A U.K. company that builds electric vehicles is betting its slimmed-down approach to manufacturing will be the key to finding success in South Carolina’s $27 billion-per-year automotive industry.
London-based Arrival, founded in 2015, recently announced plans to build a microfactory in Rock Hill to make electric buses for the Upstate region.
The manufacturer is expected to create 240 jobs, with the first buses to be built by the end of next year.
The big difference between Arrival and the state’s big three automotive manufacturers — BMW, Volvo Cars and Mercedes-Benz Vans — comes down to size. Arrival said it will invest $46 million in its factory — far short of the $500 million to $11.1 billion the other carmakers have spent on their sites.
And the Arrival plant’s footprint of roughly 200,000 square feet can fit in many existing industrial buildings, unlike the millions of square feet and hundreds of acres the others require.
“The rule of this game of big factories is broken,” Arrival CEO Denis Sverdlov told Forbes magazine. “If you do things exactly the same as others do it’s quite strange to expect better results.”
Mike Ableson, Arrival’s chief executive for North America and a former General Motors vice president, could not be reached for comment. But in a prepared statement, he said the “new microfactory in South Carolina is the beginning of a paradigm shift in the EV (electric vehicle) space.”
A second microfactory is scheduled to open next year in Bicester, England.

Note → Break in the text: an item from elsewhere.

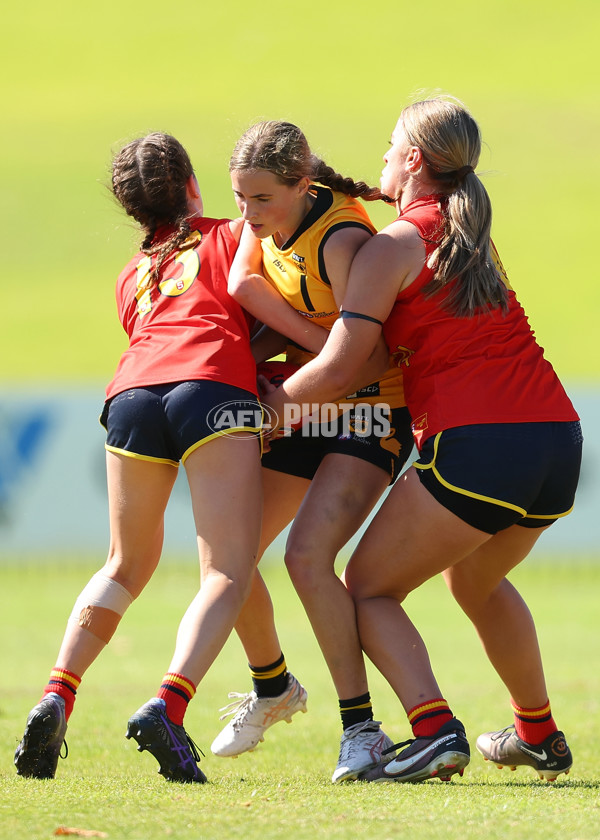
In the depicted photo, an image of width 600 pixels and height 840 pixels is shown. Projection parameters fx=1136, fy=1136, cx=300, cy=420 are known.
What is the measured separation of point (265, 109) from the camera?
31594mm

The site of London-based electric vehicle maker Arrival’s manufacturing plant in Rock Hill, scheduled to open next year. Provided
The microfactory concept will utilize a cell-based assembly method to produce vehicles rather than the traditional moving automotive production line. Each cell will have employees and equipment dedicated to a specific task in the overall manufacturing process, and the vehicle will stay in that cell until that task is completed. Then it will move on to the next cell for additional work.
It’s much the same way Boeing Co. builds its 787 Dreamliner jets in North Charleston, with each plane spending time at several different “positions” until it is completed and ready to roll out of the assembly building.
And, like Boeing’s Dreamliners, Arrival’s buses are built of composite materials joined together with high-tech adhesives. Arrival said it plans to source its materials from a regional supply chain.
Arrival won’t need an expensive paint shop like traditional automakers because its buses can be made of died materials or wrapped with a vinyl covering.
Arrival, which can also build commercial vans on its microfactory platform, has not said how much its buses will cost but they will be priced similar to diesel vehicles.
The company has lined up a blue-chip roster of financial backers. For example, the investment titan BlackRock Inc. recently invested $116 million in Arrival, which also has support from traditional automakers Hyundai and Kia.
Another investor, United Parcel Service, has agreed to buy 10,000 of the company’s electric vans in a deal worth nearly $500 million.
Sverdlov founded Arrival after the $1.2 billion sale of Russian wireless phone company Yota Group, which he founded and ran, according to Forbes. He created the venture capital firm Kinetik after that deal and invested $26 million into the electric vehicle venture.